- GOAL: Starting at the line that contains "Is point 97,280" and continuing through the last line of the entries, output those lines as a JSON list of strings, one string per line, leaving out blank lines.

- DATA IN THIS EXERCISE:
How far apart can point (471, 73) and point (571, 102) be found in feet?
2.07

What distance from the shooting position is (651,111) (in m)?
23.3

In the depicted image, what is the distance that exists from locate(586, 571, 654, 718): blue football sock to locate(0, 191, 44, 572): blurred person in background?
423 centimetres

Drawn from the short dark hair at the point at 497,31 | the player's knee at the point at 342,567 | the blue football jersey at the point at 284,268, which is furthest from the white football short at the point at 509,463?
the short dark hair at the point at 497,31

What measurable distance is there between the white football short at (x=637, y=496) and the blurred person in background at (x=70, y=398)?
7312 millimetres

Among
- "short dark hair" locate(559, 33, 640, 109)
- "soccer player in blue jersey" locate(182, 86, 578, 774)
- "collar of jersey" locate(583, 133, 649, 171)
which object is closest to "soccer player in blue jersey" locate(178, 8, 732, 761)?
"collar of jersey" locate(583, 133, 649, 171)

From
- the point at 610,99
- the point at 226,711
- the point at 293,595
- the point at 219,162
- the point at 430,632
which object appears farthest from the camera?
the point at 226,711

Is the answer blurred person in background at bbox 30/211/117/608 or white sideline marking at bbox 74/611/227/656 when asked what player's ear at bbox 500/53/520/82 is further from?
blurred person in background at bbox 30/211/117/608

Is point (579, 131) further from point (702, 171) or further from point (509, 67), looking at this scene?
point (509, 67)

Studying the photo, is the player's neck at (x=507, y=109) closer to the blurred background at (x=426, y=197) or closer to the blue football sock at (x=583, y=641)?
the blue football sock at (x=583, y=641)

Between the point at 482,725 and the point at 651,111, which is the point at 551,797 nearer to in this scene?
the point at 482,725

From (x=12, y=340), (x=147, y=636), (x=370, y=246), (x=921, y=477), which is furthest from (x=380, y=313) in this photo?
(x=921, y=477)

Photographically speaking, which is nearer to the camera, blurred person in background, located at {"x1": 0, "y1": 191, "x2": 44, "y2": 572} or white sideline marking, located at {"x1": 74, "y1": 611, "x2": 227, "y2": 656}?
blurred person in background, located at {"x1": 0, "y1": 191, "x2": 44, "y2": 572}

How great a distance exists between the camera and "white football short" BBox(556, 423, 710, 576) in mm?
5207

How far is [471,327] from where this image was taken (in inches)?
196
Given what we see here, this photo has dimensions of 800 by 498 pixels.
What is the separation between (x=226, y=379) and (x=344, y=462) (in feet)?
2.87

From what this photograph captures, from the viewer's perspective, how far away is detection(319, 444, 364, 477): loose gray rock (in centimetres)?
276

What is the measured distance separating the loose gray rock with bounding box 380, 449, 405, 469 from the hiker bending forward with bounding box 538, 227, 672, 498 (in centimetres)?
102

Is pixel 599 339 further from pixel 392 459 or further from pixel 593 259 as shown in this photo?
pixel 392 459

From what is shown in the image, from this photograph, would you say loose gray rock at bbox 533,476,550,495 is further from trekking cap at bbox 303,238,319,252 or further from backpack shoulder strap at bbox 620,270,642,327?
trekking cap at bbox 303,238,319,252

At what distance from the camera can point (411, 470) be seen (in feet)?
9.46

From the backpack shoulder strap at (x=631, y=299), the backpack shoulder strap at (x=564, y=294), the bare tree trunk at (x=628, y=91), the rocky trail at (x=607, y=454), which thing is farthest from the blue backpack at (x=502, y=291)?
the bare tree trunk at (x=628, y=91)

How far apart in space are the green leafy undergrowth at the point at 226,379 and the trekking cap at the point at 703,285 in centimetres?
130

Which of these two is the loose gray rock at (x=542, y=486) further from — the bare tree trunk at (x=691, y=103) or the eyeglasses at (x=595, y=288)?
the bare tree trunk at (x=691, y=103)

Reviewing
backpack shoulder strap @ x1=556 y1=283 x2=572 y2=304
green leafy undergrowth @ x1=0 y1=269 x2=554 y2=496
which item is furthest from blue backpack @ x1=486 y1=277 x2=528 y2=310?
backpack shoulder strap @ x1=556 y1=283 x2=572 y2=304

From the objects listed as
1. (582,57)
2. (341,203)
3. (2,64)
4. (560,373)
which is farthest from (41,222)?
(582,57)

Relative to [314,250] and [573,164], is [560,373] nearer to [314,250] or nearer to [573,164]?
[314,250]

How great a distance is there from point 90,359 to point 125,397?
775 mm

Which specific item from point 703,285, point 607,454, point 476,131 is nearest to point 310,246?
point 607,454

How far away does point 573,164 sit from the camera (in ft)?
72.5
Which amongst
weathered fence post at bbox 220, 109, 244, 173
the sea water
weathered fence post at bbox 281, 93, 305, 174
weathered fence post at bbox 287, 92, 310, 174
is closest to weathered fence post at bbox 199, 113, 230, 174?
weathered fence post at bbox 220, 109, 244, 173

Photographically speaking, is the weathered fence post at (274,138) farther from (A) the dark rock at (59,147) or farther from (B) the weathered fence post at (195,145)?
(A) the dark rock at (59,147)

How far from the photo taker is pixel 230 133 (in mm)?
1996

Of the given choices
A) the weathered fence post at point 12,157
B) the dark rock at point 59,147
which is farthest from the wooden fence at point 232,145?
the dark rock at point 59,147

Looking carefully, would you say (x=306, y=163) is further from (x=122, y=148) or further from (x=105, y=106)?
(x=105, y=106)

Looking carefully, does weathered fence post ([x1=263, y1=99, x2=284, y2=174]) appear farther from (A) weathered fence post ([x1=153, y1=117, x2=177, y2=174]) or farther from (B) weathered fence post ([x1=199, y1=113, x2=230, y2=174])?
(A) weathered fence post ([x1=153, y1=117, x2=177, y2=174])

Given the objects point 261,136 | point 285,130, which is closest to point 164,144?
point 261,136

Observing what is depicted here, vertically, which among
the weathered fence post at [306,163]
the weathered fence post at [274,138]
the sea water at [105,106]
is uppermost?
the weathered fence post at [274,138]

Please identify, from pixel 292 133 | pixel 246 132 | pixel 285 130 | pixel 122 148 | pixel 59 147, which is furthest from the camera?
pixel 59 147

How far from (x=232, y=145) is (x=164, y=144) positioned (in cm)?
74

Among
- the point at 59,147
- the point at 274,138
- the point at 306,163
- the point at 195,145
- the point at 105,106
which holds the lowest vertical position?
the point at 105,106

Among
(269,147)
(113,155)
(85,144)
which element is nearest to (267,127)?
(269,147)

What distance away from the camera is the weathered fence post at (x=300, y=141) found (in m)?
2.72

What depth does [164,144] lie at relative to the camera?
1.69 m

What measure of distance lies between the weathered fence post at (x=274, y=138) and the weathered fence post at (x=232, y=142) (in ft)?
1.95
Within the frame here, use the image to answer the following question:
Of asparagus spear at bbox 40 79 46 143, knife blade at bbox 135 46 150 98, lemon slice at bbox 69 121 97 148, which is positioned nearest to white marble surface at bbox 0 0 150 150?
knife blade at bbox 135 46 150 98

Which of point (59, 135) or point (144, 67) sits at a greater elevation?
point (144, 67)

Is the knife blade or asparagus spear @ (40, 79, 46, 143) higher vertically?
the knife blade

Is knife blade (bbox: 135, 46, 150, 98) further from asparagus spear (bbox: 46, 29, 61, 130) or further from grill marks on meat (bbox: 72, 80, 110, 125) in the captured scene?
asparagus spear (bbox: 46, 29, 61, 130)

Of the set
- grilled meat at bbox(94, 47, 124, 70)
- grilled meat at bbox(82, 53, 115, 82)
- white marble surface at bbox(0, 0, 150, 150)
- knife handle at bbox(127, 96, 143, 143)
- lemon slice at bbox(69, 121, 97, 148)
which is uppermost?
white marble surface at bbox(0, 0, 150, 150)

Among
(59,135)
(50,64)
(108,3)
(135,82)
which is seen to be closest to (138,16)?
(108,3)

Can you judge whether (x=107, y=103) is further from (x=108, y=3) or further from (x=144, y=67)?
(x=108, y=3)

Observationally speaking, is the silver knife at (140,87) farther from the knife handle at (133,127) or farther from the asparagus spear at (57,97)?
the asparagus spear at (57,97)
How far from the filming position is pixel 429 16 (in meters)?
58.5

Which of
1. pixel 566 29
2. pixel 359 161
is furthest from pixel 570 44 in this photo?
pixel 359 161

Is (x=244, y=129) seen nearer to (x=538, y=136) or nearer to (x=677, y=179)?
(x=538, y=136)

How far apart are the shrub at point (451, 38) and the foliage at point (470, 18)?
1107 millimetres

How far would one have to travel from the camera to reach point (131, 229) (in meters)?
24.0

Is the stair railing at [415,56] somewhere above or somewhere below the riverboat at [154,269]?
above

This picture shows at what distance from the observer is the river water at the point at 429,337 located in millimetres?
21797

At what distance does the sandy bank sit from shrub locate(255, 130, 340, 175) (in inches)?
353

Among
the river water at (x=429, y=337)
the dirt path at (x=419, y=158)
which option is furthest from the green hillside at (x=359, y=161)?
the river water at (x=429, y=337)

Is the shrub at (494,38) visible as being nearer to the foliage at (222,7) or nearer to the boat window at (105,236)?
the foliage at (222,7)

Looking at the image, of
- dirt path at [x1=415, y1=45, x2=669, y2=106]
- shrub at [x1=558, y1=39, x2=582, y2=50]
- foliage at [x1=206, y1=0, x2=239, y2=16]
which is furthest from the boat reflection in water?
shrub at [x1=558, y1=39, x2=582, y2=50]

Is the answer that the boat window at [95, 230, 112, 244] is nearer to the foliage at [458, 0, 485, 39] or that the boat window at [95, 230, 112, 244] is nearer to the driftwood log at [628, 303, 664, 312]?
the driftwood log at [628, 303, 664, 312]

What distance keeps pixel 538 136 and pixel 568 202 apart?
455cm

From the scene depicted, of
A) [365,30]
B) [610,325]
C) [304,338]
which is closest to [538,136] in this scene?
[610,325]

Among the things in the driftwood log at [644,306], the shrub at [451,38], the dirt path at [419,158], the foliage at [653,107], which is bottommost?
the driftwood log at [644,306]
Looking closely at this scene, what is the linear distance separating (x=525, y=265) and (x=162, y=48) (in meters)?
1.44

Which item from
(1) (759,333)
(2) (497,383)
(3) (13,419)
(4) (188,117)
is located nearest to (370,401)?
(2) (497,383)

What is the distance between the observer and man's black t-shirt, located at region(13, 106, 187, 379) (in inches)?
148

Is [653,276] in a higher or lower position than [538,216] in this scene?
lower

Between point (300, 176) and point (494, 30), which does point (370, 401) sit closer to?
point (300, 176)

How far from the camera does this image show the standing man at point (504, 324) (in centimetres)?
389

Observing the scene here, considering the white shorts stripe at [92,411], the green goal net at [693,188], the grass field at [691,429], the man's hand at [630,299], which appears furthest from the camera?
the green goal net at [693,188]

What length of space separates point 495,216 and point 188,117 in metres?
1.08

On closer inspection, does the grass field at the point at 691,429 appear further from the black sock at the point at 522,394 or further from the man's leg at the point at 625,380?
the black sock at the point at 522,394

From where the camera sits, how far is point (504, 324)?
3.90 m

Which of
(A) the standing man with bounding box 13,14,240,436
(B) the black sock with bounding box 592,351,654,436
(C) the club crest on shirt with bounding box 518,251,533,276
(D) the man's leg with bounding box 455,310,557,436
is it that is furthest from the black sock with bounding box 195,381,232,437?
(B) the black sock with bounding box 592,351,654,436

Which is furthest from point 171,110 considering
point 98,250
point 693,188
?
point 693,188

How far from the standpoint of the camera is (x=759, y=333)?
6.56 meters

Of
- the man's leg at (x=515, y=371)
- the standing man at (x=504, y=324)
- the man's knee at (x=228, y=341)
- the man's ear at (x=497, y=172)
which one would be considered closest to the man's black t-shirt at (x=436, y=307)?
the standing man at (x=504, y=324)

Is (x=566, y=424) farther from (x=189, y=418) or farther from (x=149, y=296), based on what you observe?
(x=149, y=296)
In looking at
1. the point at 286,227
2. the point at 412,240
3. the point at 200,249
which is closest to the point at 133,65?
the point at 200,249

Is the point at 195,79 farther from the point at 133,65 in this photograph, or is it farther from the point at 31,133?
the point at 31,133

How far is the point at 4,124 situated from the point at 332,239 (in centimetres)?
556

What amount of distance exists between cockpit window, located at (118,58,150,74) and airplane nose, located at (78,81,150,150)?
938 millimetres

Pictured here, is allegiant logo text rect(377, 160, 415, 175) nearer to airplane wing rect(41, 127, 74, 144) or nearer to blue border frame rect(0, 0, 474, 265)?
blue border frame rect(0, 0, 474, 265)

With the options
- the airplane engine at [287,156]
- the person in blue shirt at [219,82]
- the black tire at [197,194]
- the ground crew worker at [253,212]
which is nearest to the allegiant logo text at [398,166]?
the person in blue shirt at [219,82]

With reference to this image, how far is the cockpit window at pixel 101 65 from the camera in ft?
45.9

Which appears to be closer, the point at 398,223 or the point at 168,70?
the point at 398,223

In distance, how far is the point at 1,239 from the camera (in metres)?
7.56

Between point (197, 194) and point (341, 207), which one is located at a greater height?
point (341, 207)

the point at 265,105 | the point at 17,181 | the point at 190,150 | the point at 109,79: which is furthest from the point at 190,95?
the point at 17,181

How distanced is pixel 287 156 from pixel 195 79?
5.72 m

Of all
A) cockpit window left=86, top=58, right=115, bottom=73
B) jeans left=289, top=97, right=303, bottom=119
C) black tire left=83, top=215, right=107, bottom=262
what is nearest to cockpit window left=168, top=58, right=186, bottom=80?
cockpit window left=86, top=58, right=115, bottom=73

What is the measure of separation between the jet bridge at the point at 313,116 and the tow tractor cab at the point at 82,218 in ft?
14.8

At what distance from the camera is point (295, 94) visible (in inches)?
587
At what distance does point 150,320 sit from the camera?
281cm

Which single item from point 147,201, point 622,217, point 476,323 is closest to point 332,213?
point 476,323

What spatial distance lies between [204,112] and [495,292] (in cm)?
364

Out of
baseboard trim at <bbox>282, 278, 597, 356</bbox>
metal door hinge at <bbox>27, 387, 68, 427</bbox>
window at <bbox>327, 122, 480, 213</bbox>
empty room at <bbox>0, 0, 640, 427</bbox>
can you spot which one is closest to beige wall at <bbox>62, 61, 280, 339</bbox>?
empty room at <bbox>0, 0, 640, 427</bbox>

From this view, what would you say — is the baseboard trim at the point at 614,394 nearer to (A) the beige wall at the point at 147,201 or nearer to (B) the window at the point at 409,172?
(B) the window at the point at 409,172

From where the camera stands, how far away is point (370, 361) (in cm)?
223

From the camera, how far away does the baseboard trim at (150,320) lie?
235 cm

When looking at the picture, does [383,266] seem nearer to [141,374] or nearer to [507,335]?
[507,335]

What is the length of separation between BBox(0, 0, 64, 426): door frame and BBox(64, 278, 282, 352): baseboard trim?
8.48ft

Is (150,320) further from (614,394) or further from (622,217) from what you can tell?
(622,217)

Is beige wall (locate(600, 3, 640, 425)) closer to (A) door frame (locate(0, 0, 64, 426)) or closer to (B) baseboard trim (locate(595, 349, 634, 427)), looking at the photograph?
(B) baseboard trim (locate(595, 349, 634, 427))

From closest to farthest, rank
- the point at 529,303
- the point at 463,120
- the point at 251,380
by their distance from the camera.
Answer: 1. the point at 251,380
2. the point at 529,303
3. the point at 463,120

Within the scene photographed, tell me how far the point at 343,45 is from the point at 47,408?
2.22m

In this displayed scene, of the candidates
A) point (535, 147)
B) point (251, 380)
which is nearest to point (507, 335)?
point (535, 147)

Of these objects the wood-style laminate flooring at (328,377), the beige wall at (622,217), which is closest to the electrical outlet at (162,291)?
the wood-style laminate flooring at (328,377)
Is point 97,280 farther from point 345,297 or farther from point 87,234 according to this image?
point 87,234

- OUTPUT OF THE TASK:
[
  "Is point 97,280 farther from point 345,297 or farther from point 87,234 according to this image?",
  "point 87,234"
]